My high school theatre program [at Minneapolis South High] in Minneapolis was enormous, and run by an amazing woman, Frieda Bormann. There were eight plays per season. It was a massive high school program. Many of us that came out of it still do theatre, unsurprisingly. Many times in that program, she said, “I think you’re a director. Would you want to direct a one act? Would you want to write a one act?” All the time, I rejected it. It was in Playwrights Horizons Theatre School [at NYU Tisch] where I thought directing felt like this deeper challenge and that was exciting. From there, Anne Kauffman was my mentor in college. She mentored my third-year project.
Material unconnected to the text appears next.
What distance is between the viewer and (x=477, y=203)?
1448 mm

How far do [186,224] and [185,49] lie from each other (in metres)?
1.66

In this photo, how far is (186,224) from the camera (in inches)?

There were a number of other women in my class who were in the same boat, who had all arrived as performers and have now become writers and directors. We were there for each other, deeply challenging each other. We weren’t all making the same kind of work. We weren’t all interested in the same kind of work at all. I think that was more inspiring than anything else could’ve been because we saw a possibility for a lot of different ways that the identity of a woman director could look. That is not typical.
Do you have any advice to give to young girls who might be thinking about wanting to become a director?
My advice would be to make your own work. Make, make, make, make your own work. My second piece of advice would be to see everything. We’re in a moment where there are some incredible woman directors (I want to say “directors who are also women”) making some of the fiercest work that I’ve seen in the nineteen years I’ve lived here. That work is challenging me, challenging how I thought this form could look. We’re in a moment of intelligent, fierce, badass work. Even when I think about Mobile Unit, which is helmed by Stephanie Ybarra, she has created a program almost entirely run by women. Both tour managers, our production manager, our assistant production manager are women, both of my designers are Asian American women. It is the norm. In the last year, I’ve worked with nine women [who were] 25 and under. They’re beyond intelligent in a way that I never was. They’re so informed, in a way I never was, and they’re unafraid. When I look to that, the future is in good hands.